Die Stimme

JD-Niki

Mitglied
„Glaubst du, es ist normal so etwas schreckliches zu denken?“. Mein Kopf neigte sich etwas nach hinten und ich wartete auf eine Antwort. Diese bestand aus einem hämischen Lachen.
„Natürlich. Jeder Mensch hat mal finstere Gedanken. Ohne diese würde man den Alltag nicht gemeistert bekommen.“ Ich schwieg – wie lange wusste ich nicht, aber die verkrampften Händen auf mein Schoß blieben. Sie hatte recht! Es war normal.

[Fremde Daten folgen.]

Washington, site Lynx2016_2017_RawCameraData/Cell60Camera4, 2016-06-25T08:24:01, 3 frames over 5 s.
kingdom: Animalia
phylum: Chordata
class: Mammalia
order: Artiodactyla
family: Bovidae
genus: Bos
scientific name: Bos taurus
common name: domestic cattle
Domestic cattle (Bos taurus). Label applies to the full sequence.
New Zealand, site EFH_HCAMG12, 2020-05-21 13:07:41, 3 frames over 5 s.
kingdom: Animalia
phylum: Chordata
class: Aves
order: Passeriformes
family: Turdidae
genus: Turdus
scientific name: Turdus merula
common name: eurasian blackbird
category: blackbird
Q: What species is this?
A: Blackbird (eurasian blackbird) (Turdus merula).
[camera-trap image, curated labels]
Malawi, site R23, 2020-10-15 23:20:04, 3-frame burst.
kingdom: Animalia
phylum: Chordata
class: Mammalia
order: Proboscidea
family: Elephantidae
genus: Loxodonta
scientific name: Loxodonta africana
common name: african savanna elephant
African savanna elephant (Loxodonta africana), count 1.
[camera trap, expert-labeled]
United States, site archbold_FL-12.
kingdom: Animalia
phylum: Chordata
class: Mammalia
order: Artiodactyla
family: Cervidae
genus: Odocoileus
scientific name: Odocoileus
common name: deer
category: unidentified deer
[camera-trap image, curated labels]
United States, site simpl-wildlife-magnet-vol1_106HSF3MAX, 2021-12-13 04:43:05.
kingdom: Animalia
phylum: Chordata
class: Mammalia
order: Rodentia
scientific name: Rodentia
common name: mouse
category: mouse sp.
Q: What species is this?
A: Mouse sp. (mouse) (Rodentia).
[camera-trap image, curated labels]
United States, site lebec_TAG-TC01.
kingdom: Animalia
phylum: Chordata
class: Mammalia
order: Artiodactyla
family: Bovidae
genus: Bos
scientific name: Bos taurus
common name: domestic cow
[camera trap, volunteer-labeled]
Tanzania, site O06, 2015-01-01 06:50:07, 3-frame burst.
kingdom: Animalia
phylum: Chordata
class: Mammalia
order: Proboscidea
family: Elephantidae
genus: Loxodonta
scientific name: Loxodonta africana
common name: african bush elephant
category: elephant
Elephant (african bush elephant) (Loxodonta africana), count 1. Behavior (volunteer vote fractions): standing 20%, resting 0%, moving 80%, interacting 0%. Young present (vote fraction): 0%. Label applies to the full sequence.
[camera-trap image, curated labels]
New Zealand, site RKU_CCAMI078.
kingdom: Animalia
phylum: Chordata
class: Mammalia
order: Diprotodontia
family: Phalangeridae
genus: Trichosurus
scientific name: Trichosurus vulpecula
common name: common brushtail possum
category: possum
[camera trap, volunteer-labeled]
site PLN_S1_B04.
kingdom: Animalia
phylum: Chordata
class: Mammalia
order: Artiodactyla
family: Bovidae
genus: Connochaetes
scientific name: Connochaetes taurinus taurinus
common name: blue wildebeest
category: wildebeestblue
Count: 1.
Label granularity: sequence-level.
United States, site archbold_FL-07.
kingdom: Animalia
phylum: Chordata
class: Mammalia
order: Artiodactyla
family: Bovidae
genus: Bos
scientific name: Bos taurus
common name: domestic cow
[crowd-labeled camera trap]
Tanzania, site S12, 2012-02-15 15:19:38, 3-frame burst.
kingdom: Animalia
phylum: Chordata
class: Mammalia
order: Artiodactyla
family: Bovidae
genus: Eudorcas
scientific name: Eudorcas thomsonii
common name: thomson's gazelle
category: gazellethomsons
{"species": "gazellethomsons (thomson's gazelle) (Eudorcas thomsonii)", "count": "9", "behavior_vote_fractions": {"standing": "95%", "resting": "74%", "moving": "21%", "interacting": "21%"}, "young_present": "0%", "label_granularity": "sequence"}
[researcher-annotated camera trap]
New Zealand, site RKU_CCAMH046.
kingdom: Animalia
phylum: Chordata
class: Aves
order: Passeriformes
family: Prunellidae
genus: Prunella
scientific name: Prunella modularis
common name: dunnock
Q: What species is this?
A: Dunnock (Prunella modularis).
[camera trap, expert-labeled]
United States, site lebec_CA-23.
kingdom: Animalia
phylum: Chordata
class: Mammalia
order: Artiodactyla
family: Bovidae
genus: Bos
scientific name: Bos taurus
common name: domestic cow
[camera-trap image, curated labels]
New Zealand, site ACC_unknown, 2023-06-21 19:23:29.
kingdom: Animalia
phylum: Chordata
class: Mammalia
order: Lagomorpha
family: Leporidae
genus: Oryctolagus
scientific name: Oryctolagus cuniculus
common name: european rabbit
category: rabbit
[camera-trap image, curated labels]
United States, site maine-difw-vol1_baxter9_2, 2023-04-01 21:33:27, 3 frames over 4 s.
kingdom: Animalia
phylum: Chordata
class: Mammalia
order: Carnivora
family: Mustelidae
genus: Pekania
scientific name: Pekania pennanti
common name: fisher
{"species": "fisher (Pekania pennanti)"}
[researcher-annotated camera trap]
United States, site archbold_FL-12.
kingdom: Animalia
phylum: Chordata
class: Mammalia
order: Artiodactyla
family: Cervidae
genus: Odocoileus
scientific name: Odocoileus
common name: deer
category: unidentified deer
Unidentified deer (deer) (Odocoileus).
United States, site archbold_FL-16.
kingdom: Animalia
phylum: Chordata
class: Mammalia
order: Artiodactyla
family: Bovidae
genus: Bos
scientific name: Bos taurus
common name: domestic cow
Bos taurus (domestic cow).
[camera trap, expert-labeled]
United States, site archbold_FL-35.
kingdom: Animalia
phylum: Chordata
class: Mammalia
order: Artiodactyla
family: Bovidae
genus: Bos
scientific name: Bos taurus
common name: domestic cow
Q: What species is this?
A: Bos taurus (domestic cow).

„Menschen sind egoistisch...“ , fing sie an. „…und wenn sie das nicht sind, sind sie heuchlerisch. Um dieses Verhalten zu kompensieren, hilft es ab und zu, das Gesicht der verhassten Person vor sich zu sehen, wie sie wimmert und jammert während man ihren Schädel immer wieder auf den Asphalt aufschlagen lässt.“
Während ihrer Ansprache stand sie auf und ging zu mir und um mich herum. Sie lachte und ich erblickte ihr Gesicht.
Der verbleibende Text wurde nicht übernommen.